◆ **Challenge**: Rewrite each line from the one containing "In the shot, observing" through the end of the rows as a Markdown table with the columns Number and Text. Leave out blank lines.

━━ Input for this task ━━

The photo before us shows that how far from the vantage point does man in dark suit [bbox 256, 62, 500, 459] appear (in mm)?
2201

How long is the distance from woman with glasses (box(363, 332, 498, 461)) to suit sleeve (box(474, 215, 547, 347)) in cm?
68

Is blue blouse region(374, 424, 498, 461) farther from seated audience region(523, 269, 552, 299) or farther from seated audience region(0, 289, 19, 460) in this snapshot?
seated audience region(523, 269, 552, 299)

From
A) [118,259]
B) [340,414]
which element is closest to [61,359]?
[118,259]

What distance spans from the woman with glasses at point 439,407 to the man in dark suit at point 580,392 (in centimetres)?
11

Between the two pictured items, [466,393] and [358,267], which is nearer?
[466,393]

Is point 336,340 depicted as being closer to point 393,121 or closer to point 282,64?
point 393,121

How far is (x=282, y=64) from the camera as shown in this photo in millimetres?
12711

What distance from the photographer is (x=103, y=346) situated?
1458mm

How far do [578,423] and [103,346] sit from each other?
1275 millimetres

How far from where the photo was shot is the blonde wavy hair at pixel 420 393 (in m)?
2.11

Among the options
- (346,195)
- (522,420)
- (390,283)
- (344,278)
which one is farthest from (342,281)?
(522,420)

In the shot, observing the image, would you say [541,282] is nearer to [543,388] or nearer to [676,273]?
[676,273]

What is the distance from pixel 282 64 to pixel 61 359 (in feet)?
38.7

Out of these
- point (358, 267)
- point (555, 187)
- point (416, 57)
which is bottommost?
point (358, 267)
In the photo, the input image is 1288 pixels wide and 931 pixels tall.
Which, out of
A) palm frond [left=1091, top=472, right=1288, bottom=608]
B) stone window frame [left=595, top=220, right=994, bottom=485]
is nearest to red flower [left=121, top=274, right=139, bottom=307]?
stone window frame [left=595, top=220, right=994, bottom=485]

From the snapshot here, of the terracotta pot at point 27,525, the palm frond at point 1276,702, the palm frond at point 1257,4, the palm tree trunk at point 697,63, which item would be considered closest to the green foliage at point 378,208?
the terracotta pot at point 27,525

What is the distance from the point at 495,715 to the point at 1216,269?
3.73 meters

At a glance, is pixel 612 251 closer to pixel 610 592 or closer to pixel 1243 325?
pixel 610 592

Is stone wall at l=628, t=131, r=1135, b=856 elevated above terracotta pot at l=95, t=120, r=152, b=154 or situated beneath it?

━━━

◆ **Final answer**:
| Number | Text |
|---|---|
| 1 | In the shot, observing the image, would you say [541,282] is nearer to [543,388] or nearer to [676,273]? |
| 2 | [676,273] |
| 3 | What is the distance from pixel 282 64 to pixel 61 359 (in feet)? |
| 4 | 38.7 |
| 5 | Out of these |
| 6 | - point (358, 267) |
| 7 | - point (555, 187) |
| 8 | - point (416, 57) |
| 9 | which is bottommost? |
| 10 | point (358, 267) |
| 11 | In the photo, the input image is 1288 pixels wide and 931 pixels tall. |
| 12 | Which, out of |
| 13 | A) palm frond [left=1091, top=472, right=1288, bottom=608] |
| 14 | B) stone window frame [left=595, top=220, right=994, bottom=485] |
| 15 | is nearest to red flower [left=121, top=274, right=139, bottom=307]? |
| 16 | stone window frame [left=595, top=220, right=994, bottom=485] |
| 17 | From the snapshot here, of the terracotta pot at point 27,525, the palm frond at point 1276,702, the palm frond at point 1257,4, the palm tree trunk at point 697,63, which item would be considered closest to the green foliage at point 378,208? |
| 18 | the terracotta pot at point 27,525 |
| 19 | What is the distance from the point at 495,715 to the point at 1216,269? |
| 20 | 3.73 meters |
| 21 | At a glance, is pixel 612 251 closer to pixel 610 592 or closer to pixel 1243 325? |
| 22 | pixel 610 592 |
| 23 | Is stone wall at l=628, t=131, r=1135, b=856 elevated above terracotta pot at l=95, t=120, r=152, b=154 or situated beneath it? |